### [DIRECTIONS]
Lay out the lines as a Markdown table with the columns "Row" and "Entry line", starting with the line containing "How big is the" and going on through the end of the entries. Leave out blank lines and pictures.

### [INPUT DATA]
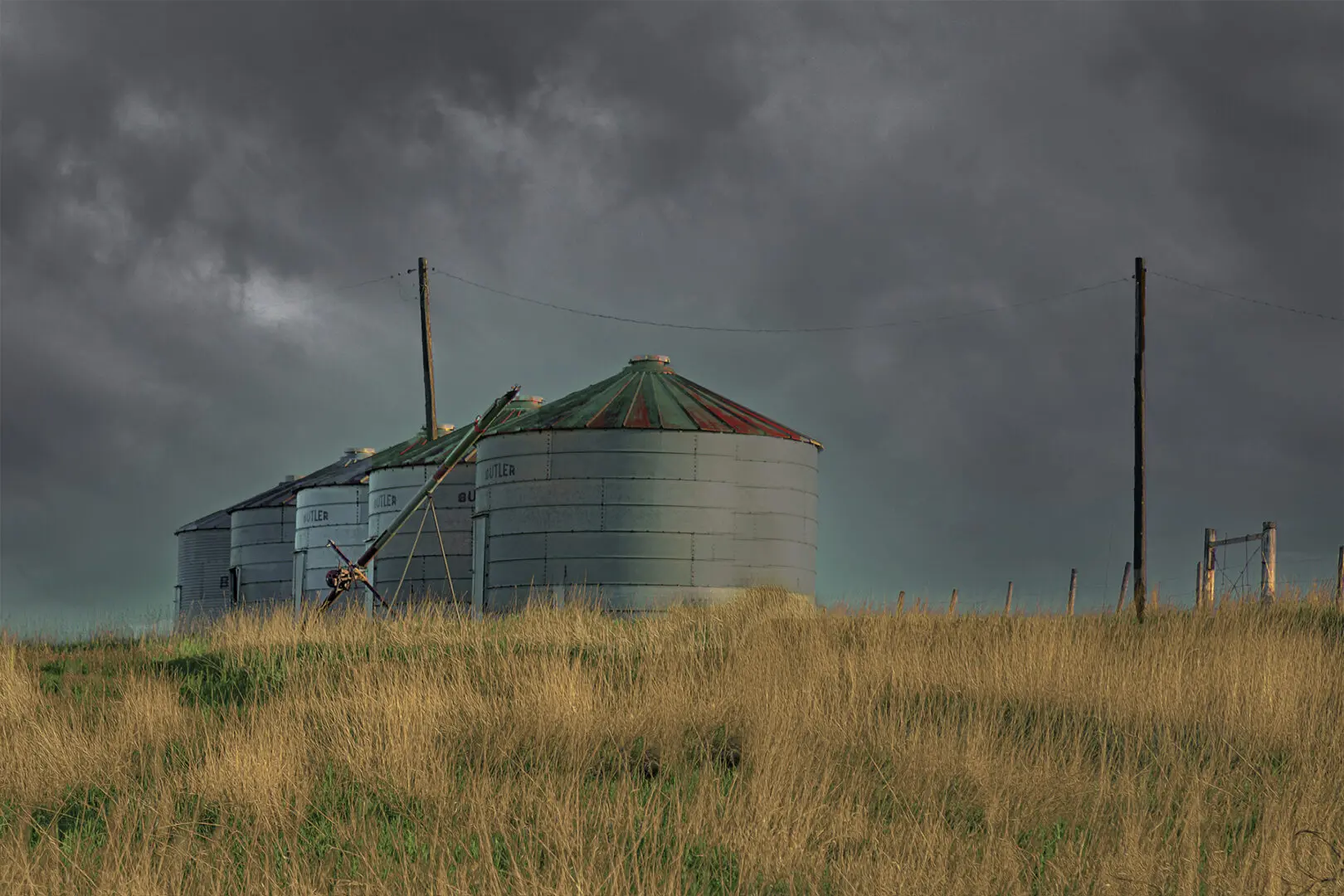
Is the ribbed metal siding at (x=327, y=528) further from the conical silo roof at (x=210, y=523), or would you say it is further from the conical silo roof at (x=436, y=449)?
the conical silo roof at (x=210, y=523)

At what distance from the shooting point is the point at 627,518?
83.1 feet

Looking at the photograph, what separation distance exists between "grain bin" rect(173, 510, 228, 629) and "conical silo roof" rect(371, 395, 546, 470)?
39.2ft

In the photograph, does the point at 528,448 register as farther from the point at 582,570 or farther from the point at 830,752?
the point at 830,752

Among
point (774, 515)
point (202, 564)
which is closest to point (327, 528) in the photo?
point (202, 564)

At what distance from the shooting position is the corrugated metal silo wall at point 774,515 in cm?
2578

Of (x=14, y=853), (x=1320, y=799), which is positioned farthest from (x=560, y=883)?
(x=1320, y=799)

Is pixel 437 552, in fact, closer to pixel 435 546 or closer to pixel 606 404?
pixel 435 546

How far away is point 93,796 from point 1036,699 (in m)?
7.53

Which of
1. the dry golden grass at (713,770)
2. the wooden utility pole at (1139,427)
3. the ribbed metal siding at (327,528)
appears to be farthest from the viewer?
the ribbed metal siding at (327,528)

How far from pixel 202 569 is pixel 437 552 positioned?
57.0 ft

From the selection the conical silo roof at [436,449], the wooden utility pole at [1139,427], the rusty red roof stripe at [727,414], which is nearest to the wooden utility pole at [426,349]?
the conical silo roof at [436,449]

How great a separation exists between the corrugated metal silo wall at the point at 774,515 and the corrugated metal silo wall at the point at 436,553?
6.41 metres

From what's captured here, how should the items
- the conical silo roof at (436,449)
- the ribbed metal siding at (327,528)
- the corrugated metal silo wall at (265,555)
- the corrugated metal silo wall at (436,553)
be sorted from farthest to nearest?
the corrugated metal silo wall at (265,555)
the ribbed metal siding at (327,528)
the conical silo roof at (436,449)
the corrugated metal silo wall at (436,553)

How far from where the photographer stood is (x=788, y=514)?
26531mm
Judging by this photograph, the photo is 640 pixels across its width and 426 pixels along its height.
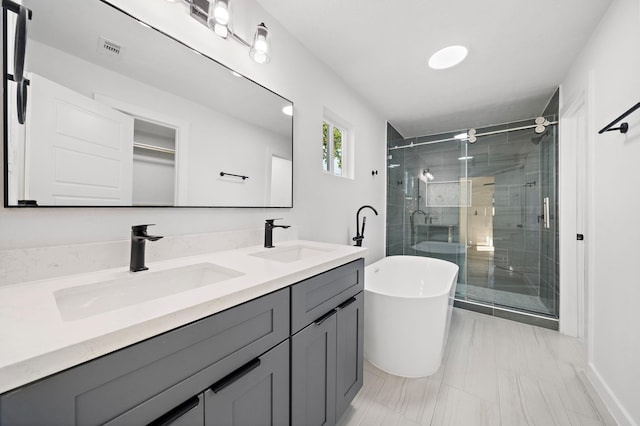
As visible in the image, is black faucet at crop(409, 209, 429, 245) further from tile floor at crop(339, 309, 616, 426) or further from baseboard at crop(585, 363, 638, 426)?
baseboard at crop(585, 363, 638, 426)

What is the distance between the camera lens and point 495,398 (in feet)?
4.93

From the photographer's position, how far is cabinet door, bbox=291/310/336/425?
0.94 m

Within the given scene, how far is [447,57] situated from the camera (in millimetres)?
1978

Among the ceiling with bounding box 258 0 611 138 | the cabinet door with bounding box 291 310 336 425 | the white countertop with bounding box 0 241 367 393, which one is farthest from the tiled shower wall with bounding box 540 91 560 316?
the white countertop with bounding box 0 241 367 393

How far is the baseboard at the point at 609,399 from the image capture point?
1.24 metres

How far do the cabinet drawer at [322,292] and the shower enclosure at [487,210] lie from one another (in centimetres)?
199

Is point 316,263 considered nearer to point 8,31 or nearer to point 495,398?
point 8,31

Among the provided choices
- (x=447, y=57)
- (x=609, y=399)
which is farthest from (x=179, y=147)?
(x=609, y=399)

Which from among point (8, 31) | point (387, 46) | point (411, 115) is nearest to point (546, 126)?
point (411, 115)

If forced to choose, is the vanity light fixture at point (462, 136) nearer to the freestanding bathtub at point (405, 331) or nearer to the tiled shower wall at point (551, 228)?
the tiled shower wall at point (551, 228)

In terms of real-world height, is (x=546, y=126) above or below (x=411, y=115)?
below

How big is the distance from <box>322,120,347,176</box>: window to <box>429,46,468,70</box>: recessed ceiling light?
950 millimetres

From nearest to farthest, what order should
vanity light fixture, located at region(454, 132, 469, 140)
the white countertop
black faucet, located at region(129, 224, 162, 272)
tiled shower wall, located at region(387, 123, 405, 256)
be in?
the white countertop
black faucet, located at region(129, 224, 162, 272)
vanity light fixture, located at region(454, 132, 469, 140)
tiled shower wall, located at region(387, 123, 405, 256)

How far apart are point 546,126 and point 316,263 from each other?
3016 mm
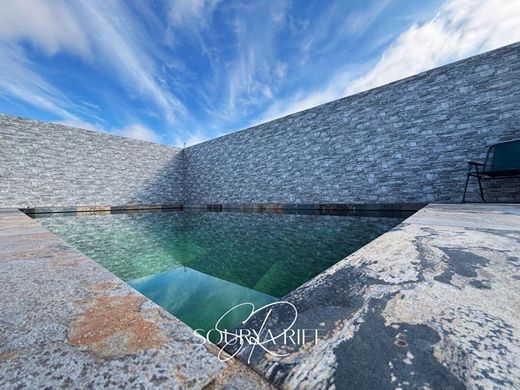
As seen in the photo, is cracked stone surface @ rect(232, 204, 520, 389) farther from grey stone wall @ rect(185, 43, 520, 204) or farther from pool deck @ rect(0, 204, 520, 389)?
grey stone wall @ rect(185, 43, 520, 204)

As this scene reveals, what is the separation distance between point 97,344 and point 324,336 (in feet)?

### [SOLUTION TO THIS PROBLEM]
| Row | Entry line |
|---|---|
| 1 | How big is the distance from <box>322,120,347,176</box>: window to <box>429,46,468,70</box>: recessed ceiling light? |
| 2 | 950 millimetres |
| 3 | From nearest to farthest, what order should |
| 4 | vanity light fixture, located at region(454, 132, 469, 140) |
| 5 | the white countertop |
| 6 | black faucet, located at region(129, 224, 162, 272) |
| 7 | tiled shower wall, located at region(387, 123, 405, 256) |
| 8 | be in? |
| 9 | the white countertop |
| 10 | black faucet, located at region(129, 224, 162, 272) |
| 11 | vanity light fixture, located at region(454, 132, 469, 140) |
| 12 | tiled shower wall, located at region(387, 123, 405, 256) |
| 13 | How far apart are point 546,126 and point 316,263 from each other? |
| 14 | 3016 mm |
| 15 | As seen in the photo, is cracked stone surface @ rect(232, 204, 520, 389) farther from grey stone wall @ rect(185, 43, 520, 204) or farther from pool deck @ rect(0, 204, 520, 389)? |
| 16 | grey stone wall @ rect(185, 43, 520, 204) |
| 17 | As this scene reveals, what is the separation distance between point 97,344 and point 324,336 (in feet)? |